You Can Only Govern Data That You Know

Cedric Berger
4 min readJun 22, 2021

We can only govern or manage data that we know. How would you apply the right governance to data you don’t know? What is it to know data?

Big organizations don’t know their data

In big organizations, neither humans nor machines have a full understanding of all data assets that exist and all entities/concepts they contain. This is worsening as the 4 Vs of new incoming data increase by the day.

In big organization, two other factors render the quest for data knowledge even more difficult:

  1. Regular reorganizations or structural changes
  2. The multiplication of data-handling tools/technologies

Know your data — What does it mean?

Where are you located in the radar diagram displayed as the header of this article? The knowledge you have of your data is represented by the grey area of the diamond. Knowledge about data (commonly called metadata) is a prerequisites for data governance activities that should be at the heart of any solid data/digital strategy.

The “Meaning” dimension

As a minimum requirement, any data entity must have at least one unique preferred label, one definition and a pointer to the source (source of preferred label + definition).

Progressing along the meaning dimension, an entity can be further characterized by adding alternate labels (synonyms), antonyms, many definitions (for the same preferred label, coming from different sources), hypernyms and hyponyms (if the entity is part of a taxonomy) and any additional element improving/refining the understanding of this entity.

Data Meaning

The “History” dimension

As a minimum requirement, in order to trust your data, you must know where it comes from (what is the source) and what are the transformations it has undergone. By the source I mean both humans and machines and by machines I mean at least the applicative layer if not the technology layer.

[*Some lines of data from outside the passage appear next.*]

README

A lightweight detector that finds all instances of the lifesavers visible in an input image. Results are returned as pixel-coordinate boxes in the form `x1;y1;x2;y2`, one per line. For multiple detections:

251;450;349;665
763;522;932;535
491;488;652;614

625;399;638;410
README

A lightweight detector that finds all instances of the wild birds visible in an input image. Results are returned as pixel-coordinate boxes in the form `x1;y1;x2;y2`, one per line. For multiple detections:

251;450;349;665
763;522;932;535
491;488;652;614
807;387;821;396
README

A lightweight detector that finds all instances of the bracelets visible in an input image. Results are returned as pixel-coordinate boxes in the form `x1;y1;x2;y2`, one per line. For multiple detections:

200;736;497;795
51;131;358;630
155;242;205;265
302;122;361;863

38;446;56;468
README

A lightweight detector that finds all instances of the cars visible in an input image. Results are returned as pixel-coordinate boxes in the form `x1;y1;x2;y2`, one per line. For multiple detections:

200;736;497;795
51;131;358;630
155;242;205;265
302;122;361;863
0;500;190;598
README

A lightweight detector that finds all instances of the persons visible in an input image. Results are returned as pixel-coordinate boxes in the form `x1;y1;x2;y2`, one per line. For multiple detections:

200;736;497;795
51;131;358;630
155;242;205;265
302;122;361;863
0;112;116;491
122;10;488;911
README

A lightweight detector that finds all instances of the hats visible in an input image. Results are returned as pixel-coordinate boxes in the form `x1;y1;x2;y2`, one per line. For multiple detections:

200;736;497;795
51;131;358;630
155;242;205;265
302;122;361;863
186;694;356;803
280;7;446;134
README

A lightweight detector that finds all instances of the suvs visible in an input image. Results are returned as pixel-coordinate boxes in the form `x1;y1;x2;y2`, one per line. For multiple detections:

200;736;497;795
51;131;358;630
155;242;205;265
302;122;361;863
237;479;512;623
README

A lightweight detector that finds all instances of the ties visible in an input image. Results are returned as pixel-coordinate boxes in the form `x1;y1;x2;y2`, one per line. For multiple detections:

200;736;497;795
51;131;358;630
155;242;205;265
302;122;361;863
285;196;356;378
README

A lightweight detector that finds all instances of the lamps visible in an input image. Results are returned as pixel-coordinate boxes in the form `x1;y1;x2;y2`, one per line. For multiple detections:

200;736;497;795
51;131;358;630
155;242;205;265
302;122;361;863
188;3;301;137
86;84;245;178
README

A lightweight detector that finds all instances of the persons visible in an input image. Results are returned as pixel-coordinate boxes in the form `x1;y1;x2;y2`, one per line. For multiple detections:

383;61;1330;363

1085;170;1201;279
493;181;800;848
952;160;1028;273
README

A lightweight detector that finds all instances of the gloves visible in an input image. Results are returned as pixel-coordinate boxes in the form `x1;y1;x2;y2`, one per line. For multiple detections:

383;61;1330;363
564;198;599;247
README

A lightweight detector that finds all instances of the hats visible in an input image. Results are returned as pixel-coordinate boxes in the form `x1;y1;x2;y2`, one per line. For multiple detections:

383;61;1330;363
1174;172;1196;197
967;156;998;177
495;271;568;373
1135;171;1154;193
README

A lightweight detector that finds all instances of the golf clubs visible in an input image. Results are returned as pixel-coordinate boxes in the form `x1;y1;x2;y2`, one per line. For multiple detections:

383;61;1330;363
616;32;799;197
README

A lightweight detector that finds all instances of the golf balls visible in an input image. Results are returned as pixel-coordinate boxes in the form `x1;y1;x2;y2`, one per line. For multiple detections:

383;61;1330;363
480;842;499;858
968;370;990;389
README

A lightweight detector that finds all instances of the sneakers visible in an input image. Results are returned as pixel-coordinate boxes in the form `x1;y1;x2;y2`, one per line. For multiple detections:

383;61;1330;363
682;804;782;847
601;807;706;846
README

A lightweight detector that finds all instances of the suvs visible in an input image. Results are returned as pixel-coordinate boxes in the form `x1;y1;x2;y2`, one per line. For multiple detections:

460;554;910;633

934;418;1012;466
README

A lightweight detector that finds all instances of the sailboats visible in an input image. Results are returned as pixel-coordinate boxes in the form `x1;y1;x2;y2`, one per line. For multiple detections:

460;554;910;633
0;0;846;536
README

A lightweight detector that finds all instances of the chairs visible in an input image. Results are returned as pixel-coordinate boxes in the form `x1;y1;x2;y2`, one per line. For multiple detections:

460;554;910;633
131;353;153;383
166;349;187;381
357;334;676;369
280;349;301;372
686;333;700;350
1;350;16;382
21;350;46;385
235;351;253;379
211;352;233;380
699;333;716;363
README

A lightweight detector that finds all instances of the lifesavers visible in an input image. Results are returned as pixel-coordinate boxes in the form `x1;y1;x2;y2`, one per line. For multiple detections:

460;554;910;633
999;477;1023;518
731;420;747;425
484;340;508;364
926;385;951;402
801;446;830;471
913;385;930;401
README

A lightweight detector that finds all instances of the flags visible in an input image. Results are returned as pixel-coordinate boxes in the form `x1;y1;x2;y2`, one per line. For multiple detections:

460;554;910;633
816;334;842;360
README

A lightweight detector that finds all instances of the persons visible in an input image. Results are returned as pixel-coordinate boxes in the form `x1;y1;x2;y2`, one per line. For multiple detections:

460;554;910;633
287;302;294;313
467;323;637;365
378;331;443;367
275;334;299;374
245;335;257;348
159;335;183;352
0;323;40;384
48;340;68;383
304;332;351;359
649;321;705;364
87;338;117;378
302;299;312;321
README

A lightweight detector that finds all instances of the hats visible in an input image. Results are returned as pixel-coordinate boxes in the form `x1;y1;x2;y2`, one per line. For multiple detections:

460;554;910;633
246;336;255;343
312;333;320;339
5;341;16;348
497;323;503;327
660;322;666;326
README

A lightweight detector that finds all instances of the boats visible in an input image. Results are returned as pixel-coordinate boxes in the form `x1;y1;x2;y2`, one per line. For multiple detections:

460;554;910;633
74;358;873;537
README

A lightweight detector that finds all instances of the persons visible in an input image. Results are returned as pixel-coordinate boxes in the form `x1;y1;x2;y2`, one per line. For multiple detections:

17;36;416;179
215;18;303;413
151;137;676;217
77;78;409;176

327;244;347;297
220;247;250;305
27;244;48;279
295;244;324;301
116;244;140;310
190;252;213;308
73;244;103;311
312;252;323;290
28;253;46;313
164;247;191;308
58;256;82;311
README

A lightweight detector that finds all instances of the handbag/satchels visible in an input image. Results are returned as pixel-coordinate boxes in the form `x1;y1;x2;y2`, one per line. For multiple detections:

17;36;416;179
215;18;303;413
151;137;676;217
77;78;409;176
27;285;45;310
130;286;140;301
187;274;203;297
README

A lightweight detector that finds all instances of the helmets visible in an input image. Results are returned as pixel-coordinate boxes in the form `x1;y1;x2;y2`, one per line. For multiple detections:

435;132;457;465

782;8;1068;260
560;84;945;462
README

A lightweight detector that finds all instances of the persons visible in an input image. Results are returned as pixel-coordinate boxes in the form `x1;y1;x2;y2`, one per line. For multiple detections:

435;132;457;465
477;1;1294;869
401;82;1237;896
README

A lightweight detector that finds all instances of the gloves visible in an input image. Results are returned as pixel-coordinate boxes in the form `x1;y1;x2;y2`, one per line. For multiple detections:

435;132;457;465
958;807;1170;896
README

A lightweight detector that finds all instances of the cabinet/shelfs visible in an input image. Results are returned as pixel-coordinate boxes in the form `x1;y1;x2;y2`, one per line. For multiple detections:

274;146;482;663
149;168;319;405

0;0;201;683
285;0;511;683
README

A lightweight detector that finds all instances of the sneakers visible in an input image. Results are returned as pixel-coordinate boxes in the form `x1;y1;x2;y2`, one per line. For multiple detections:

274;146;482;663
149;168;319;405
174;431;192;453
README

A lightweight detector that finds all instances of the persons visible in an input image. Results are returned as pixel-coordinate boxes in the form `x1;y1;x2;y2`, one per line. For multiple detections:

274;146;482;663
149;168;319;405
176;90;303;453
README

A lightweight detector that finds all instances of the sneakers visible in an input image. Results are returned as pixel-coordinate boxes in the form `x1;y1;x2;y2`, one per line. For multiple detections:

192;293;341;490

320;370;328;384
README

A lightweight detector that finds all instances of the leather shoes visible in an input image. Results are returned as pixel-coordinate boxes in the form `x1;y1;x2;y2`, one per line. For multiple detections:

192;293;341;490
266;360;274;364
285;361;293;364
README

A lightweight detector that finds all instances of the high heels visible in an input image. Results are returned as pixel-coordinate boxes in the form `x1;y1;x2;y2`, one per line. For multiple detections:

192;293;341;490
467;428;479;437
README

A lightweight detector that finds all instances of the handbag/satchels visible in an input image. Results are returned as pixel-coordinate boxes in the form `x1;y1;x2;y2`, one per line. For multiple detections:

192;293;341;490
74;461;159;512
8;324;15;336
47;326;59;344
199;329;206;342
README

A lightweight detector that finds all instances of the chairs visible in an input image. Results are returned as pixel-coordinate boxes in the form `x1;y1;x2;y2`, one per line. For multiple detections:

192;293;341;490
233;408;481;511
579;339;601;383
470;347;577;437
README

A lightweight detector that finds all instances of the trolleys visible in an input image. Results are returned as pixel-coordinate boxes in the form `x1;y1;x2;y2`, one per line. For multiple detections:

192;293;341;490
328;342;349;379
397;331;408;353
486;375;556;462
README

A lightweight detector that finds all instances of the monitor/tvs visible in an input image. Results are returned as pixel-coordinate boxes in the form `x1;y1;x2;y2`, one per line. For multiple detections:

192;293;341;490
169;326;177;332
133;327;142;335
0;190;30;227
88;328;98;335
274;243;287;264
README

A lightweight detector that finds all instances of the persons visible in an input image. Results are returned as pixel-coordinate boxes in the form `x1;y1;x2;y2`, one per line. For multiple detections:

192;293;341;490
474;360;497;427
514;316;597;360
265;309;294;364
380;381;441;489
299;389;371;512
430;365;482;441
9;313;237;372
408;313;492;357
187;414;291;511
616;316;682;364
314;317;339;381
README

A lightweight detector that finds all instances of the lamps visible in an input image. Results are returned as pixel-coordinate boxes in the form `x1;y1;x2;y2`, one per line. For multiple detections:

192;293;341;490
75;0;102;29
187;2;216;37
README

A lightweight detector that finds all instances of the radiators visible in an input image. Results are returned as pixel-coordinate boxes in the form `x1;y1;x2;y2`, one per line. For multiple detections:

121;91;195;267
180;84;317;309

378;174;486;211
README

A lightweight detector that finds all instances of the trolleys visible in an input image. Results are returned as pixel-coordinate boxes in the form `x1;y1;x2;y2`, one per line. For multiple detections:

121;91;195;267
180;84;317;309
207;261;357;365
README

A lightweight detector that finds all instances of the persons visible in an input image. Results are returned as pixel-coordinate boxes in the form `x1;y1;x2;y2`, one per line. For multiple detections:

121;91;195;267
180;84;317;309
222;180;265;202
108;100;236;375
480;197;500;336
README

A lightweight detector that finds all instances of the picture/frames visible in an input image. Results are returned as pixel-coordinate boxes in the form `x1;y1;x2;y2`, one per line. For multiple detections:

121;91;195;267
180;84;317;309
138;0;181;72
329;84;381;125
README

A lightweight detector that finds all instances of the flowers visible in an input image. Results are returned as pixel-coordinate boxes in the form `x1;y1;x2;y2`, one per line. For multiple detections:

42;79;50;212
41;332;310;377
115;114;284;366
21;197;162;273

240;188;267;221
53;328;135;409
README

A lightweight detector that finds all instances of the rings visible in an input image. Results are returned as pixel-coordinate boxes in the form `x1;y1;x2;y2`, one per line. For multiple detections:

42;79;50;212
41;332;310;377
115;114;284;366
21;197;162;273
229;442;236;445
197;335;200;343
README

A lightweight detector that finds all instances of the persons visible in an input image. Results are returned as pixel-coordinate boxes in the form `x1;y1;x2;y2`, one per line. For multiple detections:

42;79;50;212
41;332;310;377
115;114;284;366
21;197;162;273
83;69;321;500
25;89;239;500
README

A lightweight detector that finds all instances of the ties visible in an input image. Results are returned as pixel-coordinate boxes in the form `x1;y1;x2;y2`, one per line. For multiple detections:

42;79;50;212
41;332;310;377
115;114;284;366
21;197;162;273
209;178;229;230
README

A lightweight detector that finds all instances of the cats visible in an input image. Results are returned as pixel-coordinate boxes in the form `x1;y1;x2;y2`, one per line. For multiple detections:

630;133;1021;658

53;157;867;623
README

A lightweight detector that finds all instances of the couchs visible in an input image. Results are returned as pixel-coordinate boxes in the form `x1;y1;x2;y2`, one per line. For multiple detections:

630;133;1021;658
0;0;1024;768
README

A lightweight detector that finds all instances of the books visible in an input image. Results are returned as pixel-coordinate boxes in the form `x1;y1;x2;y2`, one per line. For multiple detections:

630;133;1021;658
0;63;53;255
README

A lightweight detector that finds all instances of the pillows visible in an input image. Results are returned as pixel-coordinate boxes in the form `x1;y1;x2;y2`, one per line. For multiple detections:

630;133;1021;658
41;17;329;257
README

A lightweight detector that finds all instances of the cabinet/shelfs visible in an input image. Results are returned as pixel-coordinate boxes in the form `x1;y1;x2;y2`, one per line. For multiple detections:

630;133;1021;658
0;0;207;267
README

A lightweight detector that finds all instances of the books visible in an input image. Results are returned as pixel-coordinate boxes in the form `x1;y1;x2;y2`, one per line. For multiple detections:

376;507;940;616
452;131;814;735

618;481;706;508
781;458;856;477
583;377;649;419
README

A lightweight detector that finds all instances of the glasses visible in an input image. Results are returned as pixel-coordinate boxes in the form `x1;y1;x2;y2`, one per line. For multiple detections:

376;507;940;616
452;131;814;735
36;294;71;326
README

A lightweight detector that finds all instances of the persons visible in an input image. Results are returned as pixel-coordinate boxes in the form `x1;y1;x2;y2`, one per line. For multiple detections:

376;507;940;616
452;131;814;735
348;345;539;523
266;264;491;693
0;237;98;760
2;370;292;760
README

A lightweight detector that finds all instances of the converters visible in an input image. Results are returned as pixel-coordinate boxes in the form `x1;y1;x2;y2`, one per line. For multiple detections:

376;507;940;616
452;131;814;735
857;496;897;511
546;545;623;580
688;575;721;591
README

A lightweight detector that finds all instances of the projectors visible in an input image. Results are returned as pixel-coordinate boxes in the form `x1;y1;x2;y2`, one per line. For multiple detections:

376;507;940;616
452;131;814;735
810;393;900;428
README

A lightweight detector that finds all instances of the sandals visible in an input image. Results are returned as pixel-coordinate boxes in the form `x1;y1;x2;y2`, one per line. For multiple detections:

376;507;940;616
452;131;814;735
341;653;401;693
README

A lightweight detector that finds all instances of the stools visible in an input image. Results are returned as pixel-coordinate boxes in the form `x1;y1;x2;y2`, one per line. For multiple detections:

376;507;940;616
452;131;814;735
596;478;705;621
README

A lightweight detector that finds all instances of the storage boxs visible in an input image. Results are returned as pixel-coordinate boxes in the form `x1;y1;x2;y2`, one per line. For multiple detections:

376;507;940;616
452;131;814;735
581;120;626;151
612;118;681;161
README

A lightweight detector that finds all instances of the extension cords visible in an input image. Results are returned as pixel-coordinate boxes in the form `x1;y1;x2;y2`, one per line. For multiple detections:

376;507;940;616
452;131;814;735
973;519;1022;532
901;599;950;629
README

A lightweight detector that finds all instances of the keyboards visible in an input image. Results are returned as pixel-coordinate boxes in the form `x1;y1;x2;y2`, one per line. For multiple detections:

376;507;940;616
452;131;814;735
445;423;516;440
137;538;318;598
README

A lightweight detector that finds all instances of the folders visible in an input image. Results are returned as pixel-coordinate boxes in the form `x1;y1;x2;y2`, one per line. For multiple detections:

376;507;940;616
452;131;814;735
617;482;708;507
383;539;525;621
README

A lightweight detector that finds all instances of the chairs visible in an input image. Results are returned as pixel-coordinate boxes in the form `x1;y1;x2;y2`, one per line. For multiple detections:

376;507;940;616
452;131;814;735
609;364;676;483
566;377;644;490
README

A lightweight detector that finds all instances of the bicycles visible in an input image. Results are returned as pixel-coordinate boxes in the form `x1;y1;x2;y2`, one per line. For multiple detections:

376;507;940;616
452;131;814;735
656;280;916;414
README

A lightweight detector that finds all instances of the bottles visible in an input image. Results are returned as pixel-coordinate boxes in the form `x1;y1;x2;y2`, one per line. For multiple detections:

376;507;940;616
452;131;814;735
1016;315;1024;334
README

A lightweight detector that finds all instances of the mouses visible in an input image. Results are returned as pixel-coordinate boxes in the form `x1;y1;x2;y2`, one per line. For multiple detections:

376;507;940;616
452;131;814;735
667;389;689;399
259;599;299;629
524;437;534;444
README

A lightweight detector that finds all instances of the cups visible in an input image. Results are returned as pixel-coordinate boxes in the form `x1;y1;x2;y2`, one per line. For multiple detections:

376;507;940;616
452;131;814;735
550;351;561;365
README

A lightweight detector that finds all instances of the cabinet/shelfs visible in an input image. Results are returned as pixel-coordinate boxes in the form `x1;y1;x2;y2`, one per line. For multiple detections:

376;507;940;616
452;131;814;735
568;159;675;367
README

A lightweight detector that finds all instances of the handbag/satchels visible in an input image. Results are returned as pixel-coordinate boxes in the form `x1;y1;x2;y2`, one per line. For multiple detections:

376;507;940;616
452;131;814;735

This is where we differentiate provenance vs lineage. This difference is useful when data flows between different (data management) platforms/environments separated by clear technical boundaries and interfaces. As a platform user, you access the data when it flows inbound to your platform via a define interface featuring a specific ETL or ELT process.

  • provenance = information about a data asset and transformations it has undergone before it enters a specific platform/environment
  • lineage = information about a data asset and transformations it undergoes inside a specific platform/environment
Data History

The “Modelling” dimension

If an entity is part of your (digital) business, it is used, represented and instantiated by humans or machines. Therefore, it should be described as part of your business and/or data architecture. Data architecture includes conceptual, logical and physical models of data.

As a minimum requirement, any data entity must be modeled at (business) logical level. You reach some level of modelling maturity when you are able to link logical entities to the many system-specific physical entities instantiated in the many systems using these entities. Similarly, your maturity increases when you link (in a one-to-many manner) the many business-specific logical entities to overarching business conceptual entities.

The “Mastering” dimension

Definitions around Master Data (MD) and MD Management (MDM) are numerous and controversial. Moreover, the way to implement MDM is organization-culture dependent.

Traditional MDM is system-centric: driven by technology vendors, we first managed single domain MDs (many similar MDs in many domains) and then multi-domains MDs (shared MDs across domains). Nowadays, graph-based MDM enables a more data-centric approach, by linking MD beyond domain, to the entire business architecture.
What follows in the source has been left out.